In the OWL serialization of OBO-Format (oboInOwl) this becomes an annotation assertion axioms using the oboInOwl:hasDbXref property. Many ontologies such as GO, HPO, MONDO, UBERON, ZFA, DO, MP, CHEBI, etc continue to use the xref as the primary way to express mappings, even though they are no longer tied to obo format for development.

Below is an example of a GO class with two xrefs, in OBO format

[Term]
id: GO:0000010
name: trans-hexaprenyltranstransferase activity
namespace: molecular_function
def: “Catalysis of the reaction: all-trans-hexaprenyl diphosphate + isopentenyl diphosphate = all-trans-heptaprenyl diphosphate + diphosphate.” [KEGG:R05612, RHEA:20836]
xref: KEGG:R05612
xref: RHEA:20836
is_a: GO:0016765 ! transferase activity, transferring alkyl or aryl (other than methyl) groups

[

 

The same thing in the OWL serialization:

<owl:Class rdf:about=”http://purl.obolibrary.org/obo/GO_0000010″&gt;
<rdfs:subClassOf rdf:resource=”http://purl.obolibrary.org/obo/GO_0016765″/&gt;
<obo:IAO_0000115 rdf:datatype=”http://www.w3.org/2001/XMLSchema#string”>Catalysis of the reaction: all-trans-hexaprenyl diphosphate + isopentenyl diphosphate = all-trans-heptaprenyl diphosphate + diphosphate.</obo:IAO_0000115>
<oboInOwl:hasDbXref rdf:datatype=”http://www.w3.org/2001/XMLSchema#string”>KEGG:R05612</oboInOwl:hasDbXref&gt;
<oboInOwl:hasDbXref rdf:datatype=”http://www.w3.org/2001/XMLSchema#string”>RHEA:20836</oboInOwl:hasDbXref&gt;

 

Note that the value of hasDbXref is always an OWL string literal (e.g. “RHEA:20836”).

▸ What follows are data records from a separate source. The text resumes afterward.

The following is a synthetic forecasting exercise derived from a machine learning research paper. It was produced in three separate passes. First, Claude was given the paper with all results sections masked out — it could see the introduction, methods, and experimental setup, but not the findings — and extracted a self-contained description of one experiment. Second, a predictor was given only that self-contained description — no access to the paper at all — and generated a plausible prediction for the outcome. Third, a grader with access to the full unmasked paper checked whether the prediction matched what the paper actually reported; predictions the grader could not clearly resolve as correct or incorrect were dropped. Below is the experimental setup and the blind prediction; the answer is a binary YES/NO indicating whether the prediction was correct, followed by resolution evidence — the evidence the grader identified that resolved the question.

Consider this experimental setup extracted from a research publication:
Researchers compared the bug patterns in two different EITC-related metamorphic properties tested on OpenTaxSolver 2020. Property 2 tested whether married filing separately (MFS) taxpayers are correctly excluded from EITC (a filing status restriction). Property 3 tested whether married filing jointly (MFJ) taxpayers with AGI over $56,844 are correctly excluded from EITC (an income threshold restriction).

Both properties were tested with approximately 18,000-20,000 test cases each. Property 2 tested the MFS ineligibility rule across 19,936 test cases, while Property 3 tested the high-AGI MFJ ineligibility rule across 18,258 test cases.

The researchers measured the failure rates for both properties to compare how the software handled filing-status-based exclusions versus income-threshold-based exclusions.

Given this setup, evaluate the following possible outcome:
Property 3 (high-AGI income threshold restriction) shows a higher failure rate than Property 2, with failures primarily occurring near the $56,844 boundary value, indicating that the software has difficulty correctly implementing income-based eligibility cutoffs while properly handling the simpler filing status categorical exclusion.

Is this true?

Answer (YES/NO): NO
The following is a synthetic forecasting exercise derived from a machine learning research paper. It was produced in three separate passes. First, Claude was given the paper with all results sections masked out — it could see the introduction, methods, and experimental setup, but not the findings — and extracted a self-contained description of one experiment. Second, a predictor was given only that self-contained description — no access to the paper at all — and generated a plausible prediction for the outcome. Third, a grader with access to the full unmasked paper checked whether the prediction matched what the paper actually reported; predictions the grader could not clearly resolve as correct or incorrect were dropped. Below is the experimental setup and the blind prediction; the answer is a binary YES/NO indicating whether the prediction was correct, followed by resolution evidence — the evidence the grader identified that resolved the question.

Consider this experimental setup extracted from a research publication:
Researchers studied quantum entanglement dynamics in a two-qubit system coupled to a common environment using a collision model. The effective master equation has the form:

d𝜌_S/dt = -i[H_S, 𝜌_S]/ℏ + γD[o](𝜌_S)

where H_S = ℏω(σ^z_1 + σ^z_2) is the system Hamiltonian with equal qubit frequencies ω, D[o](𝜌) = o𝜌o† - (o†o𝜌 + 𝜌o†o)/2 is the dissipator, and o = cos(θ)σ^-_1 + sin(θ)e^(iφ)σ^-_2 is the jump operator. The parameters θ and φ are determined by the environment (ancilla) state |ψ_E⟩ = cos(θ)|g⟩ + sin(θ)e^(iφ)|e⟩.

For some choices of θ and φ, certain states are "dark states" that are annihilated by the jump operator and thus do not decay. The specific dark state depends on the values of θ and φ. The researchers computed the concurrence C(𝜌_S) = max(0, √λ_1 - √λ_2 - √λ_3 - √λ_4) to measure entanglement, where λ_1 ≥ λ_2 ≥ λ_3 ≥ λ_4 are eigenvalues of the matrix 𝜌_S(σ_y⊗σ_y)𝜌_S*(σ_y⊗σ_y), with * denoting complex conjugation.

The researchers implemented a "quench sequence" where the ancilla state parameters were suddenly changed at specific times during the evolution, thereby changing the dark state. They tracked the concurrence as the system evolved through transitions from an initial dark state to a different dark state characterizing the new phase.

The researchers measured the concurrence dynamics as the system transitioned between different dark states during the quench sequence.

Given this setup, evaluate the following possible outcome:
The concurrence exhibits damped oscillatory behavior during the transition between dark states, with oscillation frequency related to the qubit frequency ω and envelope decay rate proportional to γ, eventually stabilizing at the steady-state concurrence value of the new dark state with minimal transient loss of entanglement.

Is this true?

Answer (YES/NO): NO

This SHOULD always be CURIE syntax identifier (i.e prefixed), although note that any expansion to a URI is generally ambiguous. The recommendation is that the prefix should be registered somewhere like the GO db-xref prefixes or prefixcommons, but prefix registries may not agree on a canonical prefix (See McMurry et al ), leading to the need to repair prefixes when merging data. E.g. one group may use “MIM” another “OMIM”.

This all poses the question:

So what does xref actually mean?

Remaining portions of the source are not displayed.